Molde de acrílico usado com a pele de tilápia no procedimento de construção do canal vaginal. — Foto: Divulgação

A síndrome de Mayer-Rokitansky-Kuster-Hauser é caracterizada pela atrofia parcial ou completa da vagina. O desenvolvimento de técnicas usando a pele do peixe já é aplicado na cicatrização de ferimentos e na redesignação sexual de pessoas trans.

Um procedimento cirúrgico desenvolvido com o uso da pele de tilápia, um peixe de água doce, criou um canal vaginal em uma mulher que nasceu com a síndrome de Mayer-Rokitansky-Kuster-Hauser, também conhecida pelas siglas SMRKH. A síndrome é caracterizada pela atrofia parcial ou completa da vagina. Maria Jucilene Moreira, 28 anos, conhecida como Jucy, foi a primeira mulher brasileira a ter o canal vaginal criado com a pele de tilápia.

Natural de Lavras da Mangabeira, no interior do Ceará, Jucy passou pela cirurgia em 2017, aos 23 anos, após descobrir que o procedimento era feito na Maternidade Escola Assis Chateaubriand, da Universidade Federal do Ceará (UFC), em Fortaleza.

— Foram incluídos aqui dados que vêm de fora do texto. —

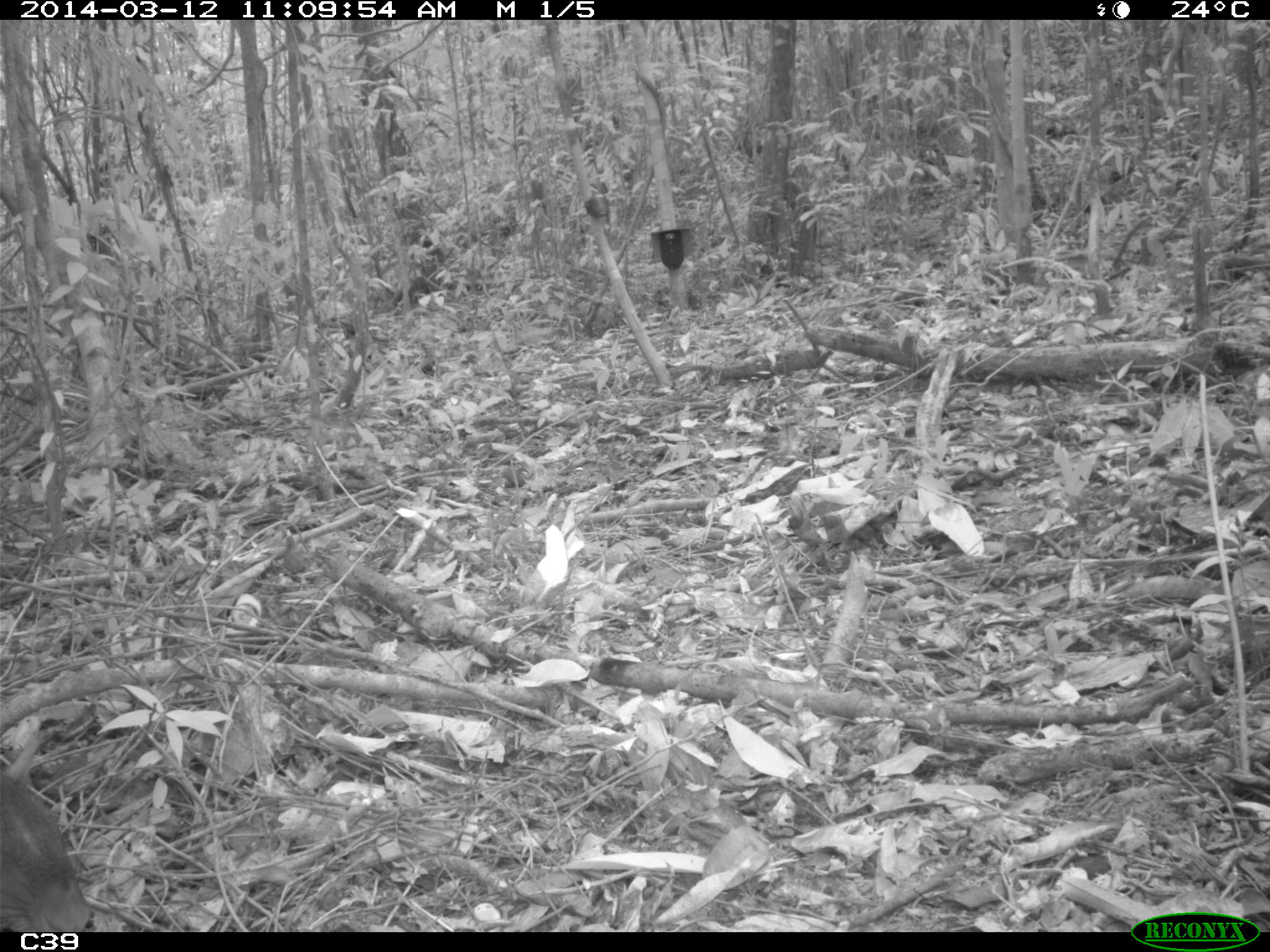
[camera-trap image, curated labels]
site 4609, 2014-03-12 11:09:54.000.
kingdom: Animalia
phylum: Chordata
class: Mammalia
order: Rodentia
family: Dasyproctidae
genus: Dasyprocta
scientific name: Dasyprocta leporina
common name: red-rumped agouti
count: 1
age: adult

Em entrevista ao g1, ela disse que demorou a receber o diagnóstico porque nenhum médico procurado por ela, até então, conseguia descobrir o motivo da ausência da primeira menstruação, um dos sinais da síndrome em questão. Ela também sofria com fortes dores no pé da barriga.

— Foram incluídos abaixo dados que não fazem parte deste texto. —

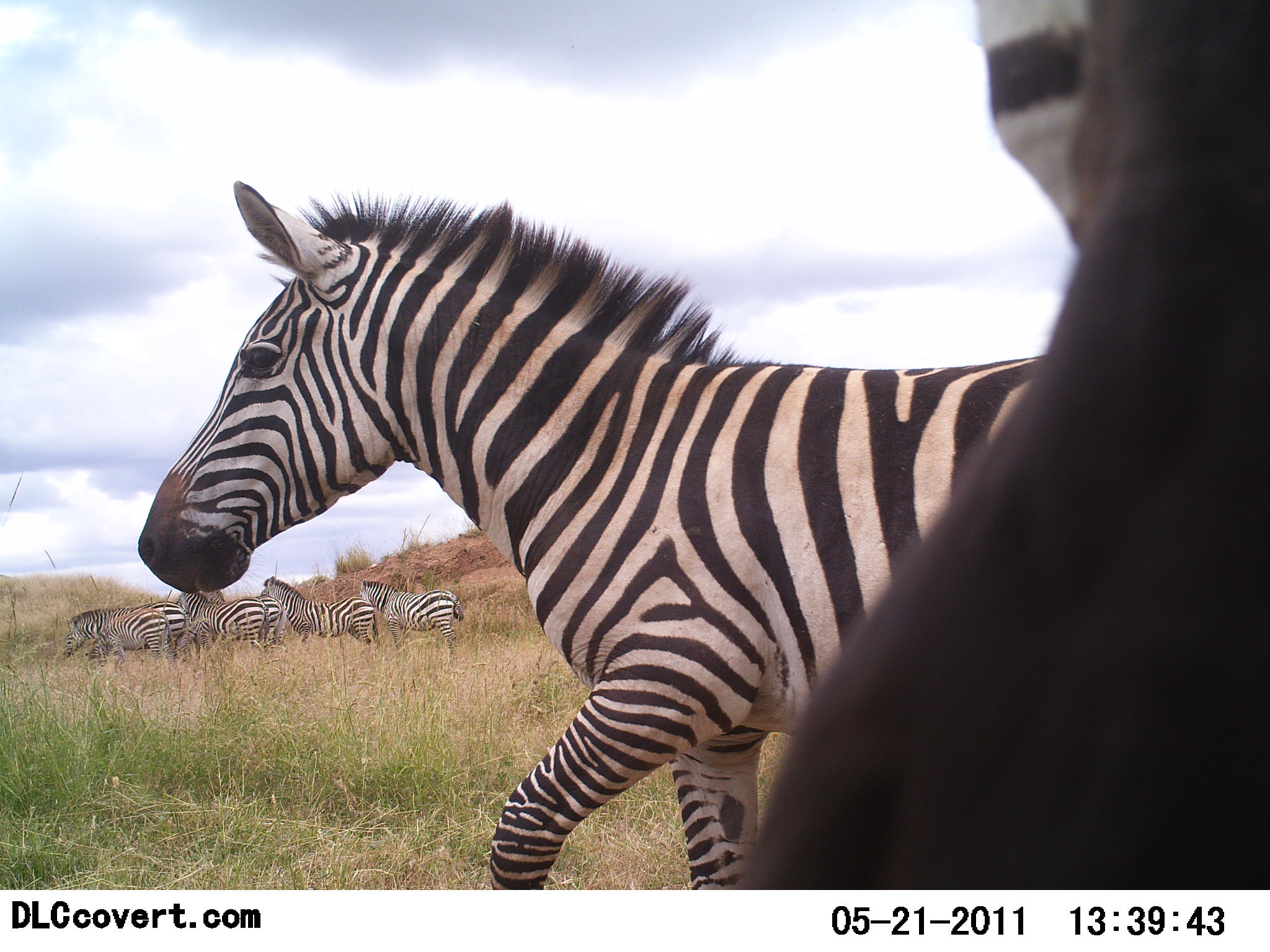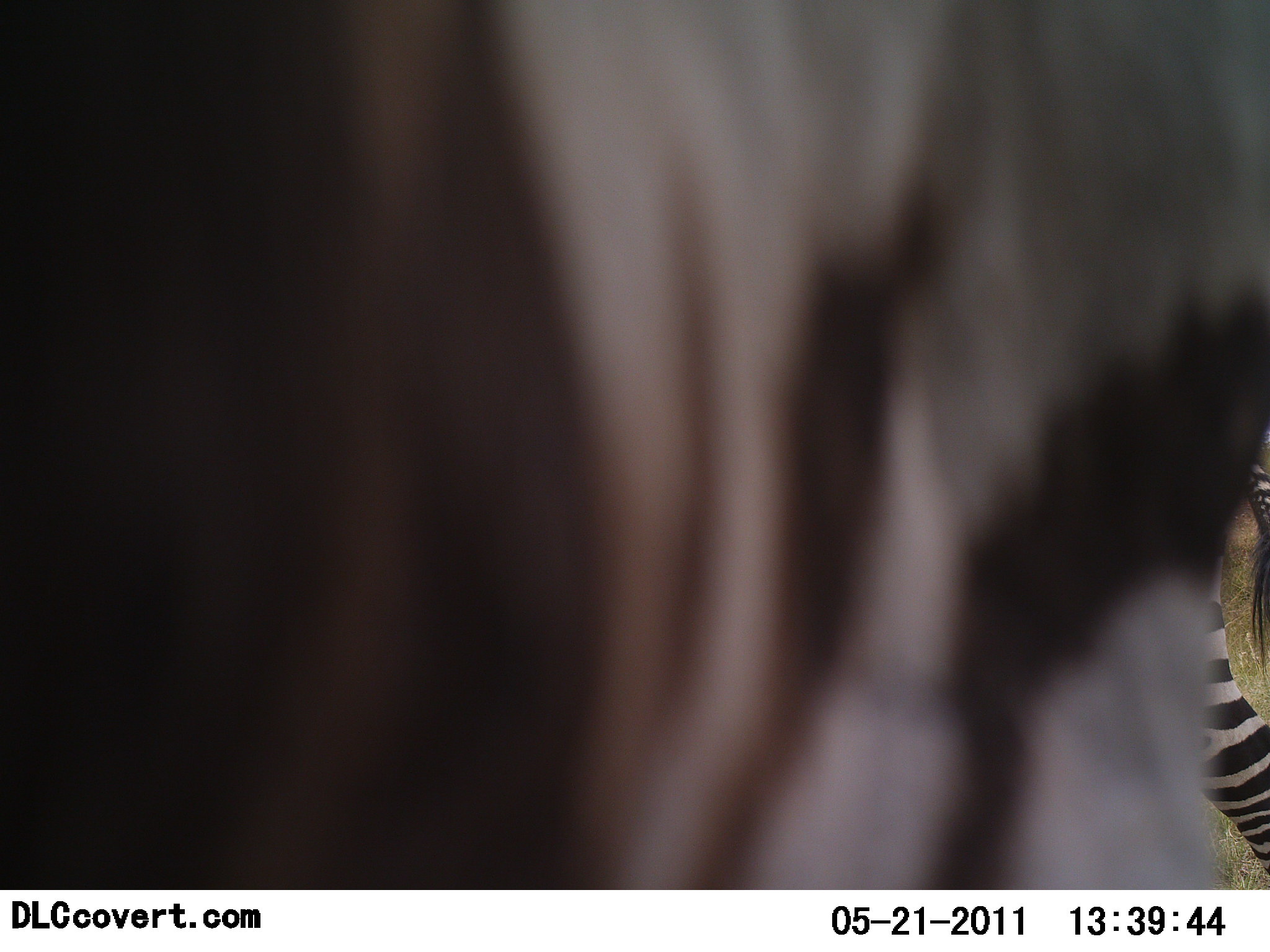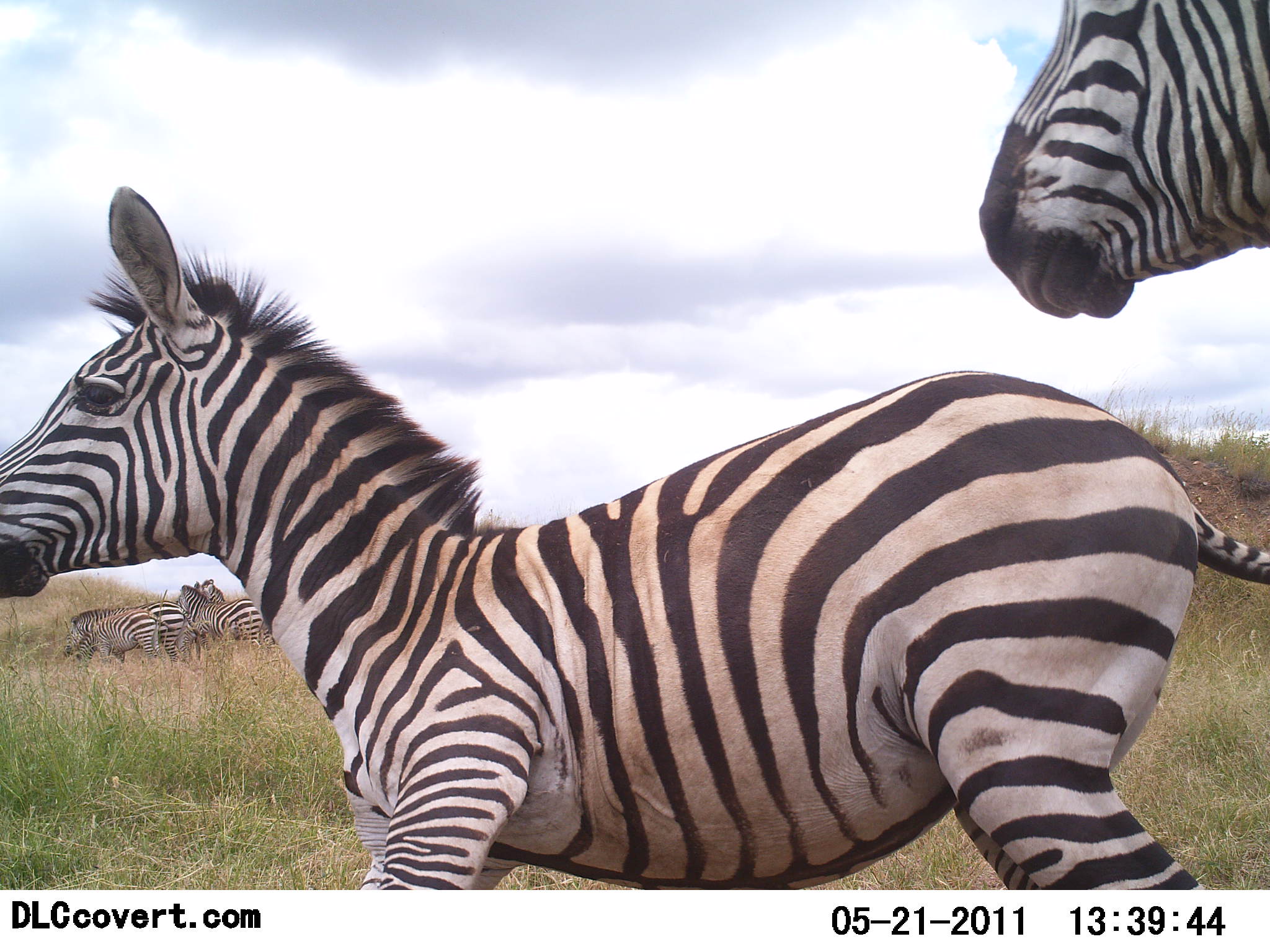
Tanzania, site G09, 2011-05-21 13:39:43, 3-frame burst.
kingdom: Animalia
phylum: Chordata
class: Mammalia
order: Perissodactyla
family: Equidae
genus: Equus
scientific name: Equus quagga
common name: plains zebra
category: zebra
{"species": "zebra (plains zebra) (Equus quagga)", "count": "8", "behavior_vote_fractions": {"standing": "43%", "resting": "0%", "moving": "93%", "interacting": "7%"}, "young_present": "0%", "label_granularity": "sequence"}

A jovem conta ainda que, em uma das consultas realizada em um hospital, um médico chegou a afirmar que ela não menstruava porque estava grávida, mesmo ela dizendo que era virgem. “E ele insistindo, insistindo, até que fez um toque (exame) e viu que eu era virgem mesmo, que eu era fechada”, conta.

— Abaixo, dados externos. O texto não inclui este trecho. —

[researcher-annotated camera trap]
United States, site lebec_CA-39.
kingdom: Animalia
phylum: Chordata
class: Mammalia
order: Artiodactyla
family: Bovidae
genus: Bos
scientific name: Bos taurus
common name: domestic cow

Jucy Moreira descobriu aos 23 anos que não tinha canal vaginal; ela passou pelo procedimento de construção na Maternidade Escola, em Fortaleza. — Foto: Arquivo pessoal

Jucy acreditava que as fortes cólicas que ela sentia tinham relação com o fato de ela não menstruar. Até ser diagnosticada com SMRKH, a jovem passou por várias unidades hospitalares, sofreu com a tensão de não saber o que tinha e ainda passou por uma cirurgia no hímen, quando um dos médicos procurados por ela acreditou que a jovem tinha o hímen imperfurado, problema que causa atraso no fluxo menstrual.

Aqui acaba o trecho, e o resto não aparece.